Work task: The whole listing should be retyped word for word, apart from the pictures it holds.

Data shown:
--- START ---

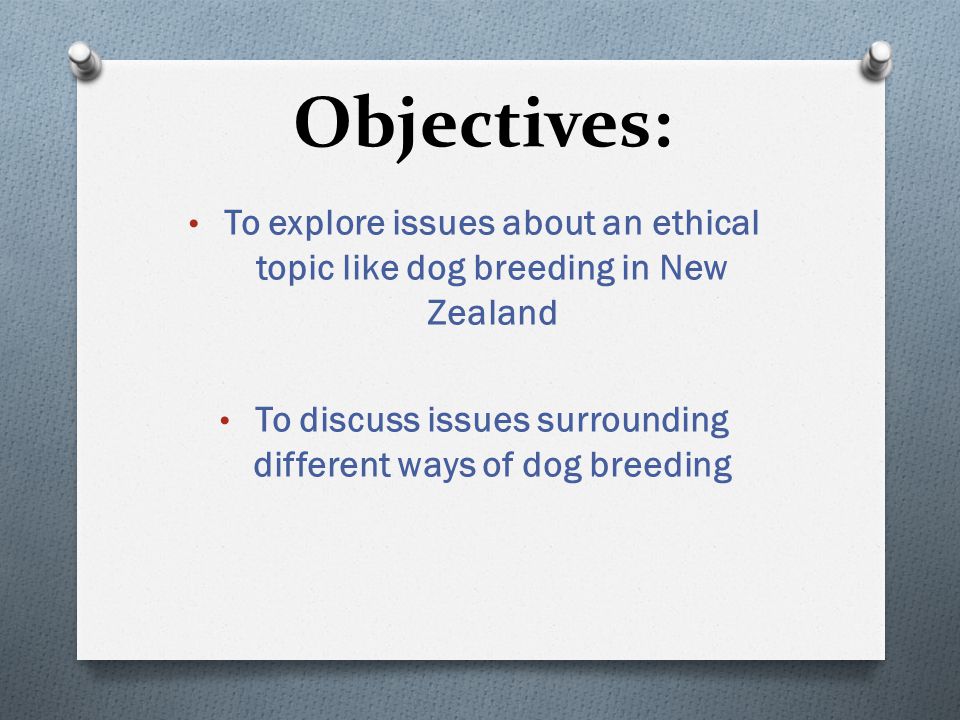 Objectives:

• To explore issues about an ethical topic like dog breeding in New Zealand

• To discuss issues surrounding different ways of dog breeding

--- END ---

Solution for this problem:
 Objectives:

• To explore issues about an ethical topic like dog breeding in New Zealand

• To discuss issues surrounding different ways of dog breeding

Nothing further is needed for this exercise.